# Capacitors



## lwilli201 (Dec 22, 2006)

What is a good source for getting capacitors. I need a Series LY, 150uF, 450wv, +105 degree C. It is from the power supply of an LCD TV. It looks OK except that the end is slightly crowned and can be pushed in. A friend gave me the TV and the first time I turned it on it smoked a bit from the vent next to the power supply. A visual inspection of all the boards show no burn or heat marks. This capacitor is about 1 5/8 by 7/8 dia. A small 10uF cap has a slight bulge on top, unlike similar caps.

When turned on there is a dim picture on the screen but only lasts about 10 seconds even after the smoke event.

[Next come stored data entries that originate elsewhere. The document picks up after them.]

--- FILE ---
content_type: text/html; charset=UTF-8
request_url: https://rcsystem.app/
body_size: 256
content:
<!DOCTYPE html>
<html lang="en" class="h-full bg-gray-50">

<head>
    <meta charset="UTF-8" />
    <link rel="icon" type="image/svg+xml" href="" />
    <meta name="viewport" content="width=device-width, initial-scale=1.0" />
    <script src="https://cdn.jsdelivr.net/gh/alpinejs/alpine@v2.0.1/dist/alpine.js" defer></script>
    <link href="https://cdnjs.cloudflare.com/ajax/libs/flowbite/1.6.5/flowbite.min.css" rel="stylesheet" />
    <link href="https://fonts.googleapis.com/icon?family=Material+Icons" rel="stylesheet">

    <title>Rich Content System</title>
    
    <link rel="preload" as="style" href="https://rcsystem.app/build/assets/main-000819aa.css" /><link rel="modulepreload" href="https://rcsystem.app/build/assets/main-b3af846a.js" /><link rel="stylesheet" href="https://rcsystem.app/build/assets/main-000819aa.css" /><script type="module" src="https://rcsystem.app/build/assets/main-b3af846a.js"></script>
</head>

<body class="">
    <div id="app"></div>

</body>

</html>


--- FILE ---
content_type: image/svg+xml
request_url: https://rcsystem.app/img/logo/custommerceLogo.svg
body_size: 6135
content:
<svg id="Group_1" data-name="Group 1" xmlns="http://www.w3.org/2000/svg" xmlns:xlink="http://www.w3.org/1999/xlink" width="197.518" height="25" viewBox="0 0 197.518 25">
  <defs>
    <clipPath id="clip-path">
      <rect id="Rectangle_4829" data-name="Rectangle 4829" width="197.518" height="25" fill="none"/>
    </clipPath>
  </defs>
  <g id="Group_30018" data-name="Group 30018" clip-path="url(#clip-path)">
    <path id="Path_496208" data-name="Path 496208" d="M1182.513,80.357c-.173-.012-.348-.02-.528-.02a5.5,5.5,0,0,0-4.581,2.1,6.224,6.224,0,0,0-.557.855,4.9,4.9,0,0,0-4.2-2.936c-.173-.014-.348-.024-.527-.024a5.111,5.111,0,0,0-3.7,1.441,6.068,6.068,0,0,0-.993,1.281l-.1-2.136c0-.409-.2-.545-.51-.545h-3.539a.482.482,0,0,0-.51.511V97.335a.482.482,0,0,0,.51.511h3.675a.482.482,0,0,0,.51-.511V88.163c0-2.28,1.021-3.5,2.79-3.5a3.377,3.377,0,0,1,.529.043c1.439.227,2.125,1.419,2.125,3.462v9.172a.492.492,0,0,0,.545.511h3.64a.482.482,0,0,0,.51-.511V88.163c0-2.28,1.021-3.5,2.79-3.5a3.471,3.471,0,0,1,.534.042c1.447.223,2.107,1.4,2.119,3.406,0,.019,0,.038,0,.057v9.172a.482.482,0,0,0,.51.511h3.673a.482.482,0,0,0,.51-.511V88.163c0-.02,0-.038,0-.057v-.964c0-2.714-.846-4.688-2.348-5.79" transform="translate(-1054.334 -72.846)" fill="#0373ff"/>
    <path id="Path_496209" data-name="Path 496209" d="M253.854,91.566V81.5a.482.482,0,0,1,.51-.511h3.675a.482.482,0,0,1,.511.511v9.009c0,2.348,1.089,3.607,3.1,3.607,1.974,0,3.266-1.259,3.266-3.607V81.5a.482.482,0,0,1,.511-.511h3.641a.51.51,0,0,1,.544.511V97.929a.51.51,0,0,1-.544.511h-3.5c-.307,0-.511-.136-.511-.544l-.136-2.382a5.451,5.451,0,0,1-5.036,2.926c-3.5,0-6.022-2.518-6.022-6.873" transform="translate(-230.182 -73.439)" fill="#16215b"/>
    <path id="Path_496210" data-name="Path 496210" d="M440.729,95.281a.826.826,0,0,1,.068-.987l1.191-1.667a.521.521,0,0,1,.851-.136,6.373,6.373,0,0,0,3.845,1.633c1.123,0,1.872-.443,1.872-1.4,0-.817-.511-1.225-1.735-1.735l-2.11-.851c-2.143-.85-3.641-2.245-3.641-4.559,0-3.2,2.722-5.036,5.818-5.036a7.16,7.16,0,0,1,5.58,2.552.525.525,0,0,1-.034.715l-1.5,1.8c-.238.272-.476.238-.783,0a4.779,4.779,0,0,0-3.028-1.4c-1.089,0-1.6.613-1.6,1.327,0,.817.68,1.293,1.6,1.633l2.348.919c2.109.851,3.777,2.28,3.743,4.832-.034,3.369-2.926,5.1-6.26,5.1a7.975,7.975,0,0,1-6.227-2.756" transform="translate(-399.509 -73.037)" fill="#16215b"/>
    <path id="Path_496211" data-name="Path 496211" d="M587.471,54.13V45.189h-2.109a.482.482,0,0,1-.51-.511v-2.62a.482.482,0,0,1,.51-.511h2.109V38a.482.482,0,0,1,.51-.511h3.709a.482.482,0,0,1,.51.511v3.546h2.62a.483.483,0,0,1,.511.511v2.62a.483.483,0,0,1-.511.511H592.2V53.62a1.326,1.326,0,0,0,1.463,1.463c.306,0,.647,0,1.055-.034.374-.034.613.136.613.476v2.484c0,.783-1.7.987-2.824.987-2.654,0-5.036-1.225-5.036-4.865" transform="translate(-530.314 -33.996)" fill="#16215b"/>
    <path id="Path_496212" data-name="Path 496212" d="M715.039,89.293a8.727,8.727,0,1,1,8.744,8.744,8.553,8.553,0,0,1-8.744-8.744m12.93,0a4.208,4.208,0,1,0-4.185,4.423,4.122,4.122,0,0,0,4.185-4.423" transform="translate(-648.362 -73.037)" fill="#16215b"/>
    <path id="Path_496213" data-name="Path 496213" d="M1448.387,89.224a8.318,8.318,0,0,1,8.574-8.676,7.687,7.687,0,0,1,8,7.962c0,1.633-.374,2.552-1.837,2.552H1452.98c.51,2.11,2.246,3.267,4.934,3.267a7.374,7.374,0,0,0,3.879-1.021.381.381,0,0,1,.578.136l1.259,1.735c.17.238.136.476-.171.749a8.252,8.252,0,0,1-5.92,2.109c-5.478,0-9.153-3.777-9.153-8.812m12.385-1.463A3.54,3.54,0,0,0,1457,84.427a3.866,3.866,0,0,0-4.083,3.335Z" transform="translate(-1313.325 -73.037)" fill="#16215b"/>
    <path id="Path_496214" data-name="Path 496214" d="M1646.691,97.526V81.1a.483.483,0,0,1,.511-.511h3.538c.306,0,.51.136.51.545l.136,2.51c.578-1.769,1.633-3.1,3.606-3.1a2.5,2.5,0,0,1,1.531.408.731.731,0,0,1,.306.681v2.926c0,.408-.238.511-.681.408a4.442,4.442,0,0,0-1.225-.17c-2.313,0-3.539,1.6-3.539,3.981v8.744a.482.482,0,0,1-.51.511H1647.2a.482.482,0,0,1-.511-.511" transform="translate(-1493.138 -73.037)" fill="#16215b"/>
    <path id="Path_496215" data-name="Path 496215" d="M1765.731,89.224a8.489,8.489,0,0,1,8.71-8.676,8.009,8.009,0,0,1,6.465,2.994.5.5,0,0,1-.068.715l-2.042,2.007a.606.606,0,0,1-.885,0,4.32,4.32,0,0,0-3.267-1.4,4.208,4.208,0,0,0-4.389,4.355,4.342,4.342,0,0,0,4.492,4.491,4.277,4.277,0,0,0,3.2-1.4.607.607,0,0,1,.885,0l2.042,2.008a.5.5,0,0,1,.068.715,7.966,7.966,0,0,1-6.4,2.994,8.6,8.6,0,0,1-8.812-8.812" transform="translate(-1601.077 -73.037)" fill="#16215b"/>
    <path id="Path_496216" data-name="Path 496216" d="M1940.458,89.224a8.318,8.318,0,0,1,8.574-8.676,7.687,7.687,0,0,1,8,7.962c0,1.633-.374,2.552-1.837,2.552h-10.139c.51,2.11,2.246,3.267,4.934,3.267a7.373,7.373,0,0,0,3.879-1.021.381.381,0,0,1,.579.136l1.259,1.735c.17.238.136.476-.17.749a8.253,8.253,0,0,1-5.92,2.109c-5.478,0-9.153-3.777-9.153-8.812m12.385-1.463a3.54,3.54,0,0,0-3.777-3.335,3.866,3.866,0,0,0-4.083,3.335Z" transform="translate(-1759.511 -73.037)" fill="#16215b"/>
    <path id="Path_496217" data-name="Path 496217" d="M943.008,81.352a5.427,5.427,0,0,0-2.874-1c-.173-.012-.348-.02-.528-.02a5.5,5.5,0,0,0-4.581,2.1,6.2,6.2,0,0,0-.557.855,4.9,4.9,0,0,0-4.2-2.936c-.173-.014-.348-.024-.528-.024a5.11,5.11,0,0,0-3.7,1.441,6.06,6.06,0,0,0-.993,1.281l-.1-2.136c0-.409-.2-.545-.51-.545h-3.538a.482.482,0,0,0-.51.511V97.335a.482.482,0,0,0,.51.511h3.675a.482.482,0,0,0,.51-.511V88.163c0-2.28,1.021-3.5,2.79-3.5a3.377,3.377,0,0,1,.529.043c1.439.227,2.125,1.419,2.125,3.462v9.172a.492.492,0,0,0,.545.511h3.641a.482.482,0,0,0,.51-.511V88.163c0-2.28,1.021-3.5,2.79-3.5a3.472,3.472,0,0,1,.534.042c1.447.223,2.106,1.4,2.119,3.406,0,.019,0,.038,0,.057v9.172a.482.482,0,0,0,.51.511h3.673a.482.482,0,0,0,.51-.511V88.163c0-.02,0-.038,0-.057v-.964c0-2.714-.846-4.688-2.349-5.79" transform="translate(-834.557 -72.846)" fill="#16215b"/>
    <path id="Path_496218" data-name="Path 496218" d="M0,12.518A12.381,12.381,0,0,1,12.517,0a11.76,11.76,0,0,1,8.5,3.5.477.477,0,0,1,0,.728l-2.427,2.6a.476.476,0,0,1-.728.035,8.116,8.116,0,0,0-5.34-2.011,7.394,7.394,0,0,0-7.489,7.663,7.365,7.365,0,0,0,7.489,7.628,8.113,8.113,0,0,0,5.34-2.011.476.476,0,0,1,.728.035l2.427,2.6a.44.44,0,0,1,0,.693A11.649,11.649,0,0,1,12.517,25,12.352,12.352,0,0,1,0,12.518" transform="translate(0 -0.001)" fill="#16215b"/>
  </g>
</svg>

How close do the specifications have to be.


----------



## P Smith (Jul 25, 2002)

It depend of circuit, as rectificator of noise/ripples could be little of in capacitance, if not sure - look for same. Check digi-key, mouser, JDK, local surplus stores ..


----------



## Davenlr (Sep 16, 2006)

This MAY be the one you are looking for:
http://parts.digikey.com/1/parts/51726-capacitor-150uf-450v-elect-tsup-eco-s2wp151ba.html

General Capacitor search:
http://search.digikey.com/scripts/DkSearch/dksus.dll?Cat=131081


----------



## P Smith (Jul 25, 2002)

Wrong temp - you gave 85°C while he need 105°C


----------



## lwilli201 (Dec 22, 2006)

Davenlr said:


> This MAY be the one you are looking for:
> http://parts.digikey.com/1/parts/51726-capacitor-150uf-450v-elect-tsup-eco-s2wp151ba.html
> 
> General Capacitor search:
> http://search.digikey.com/scripts/DkSearch/dksus.dll?Cat=131081


It was close but it is a snap in. I need to have two leads on one end to solder in. It has to lay flat. I did a further search and they all were snap in. Thanks for the help.

UPDATE: Found the caps I need at Mouse.com.


----------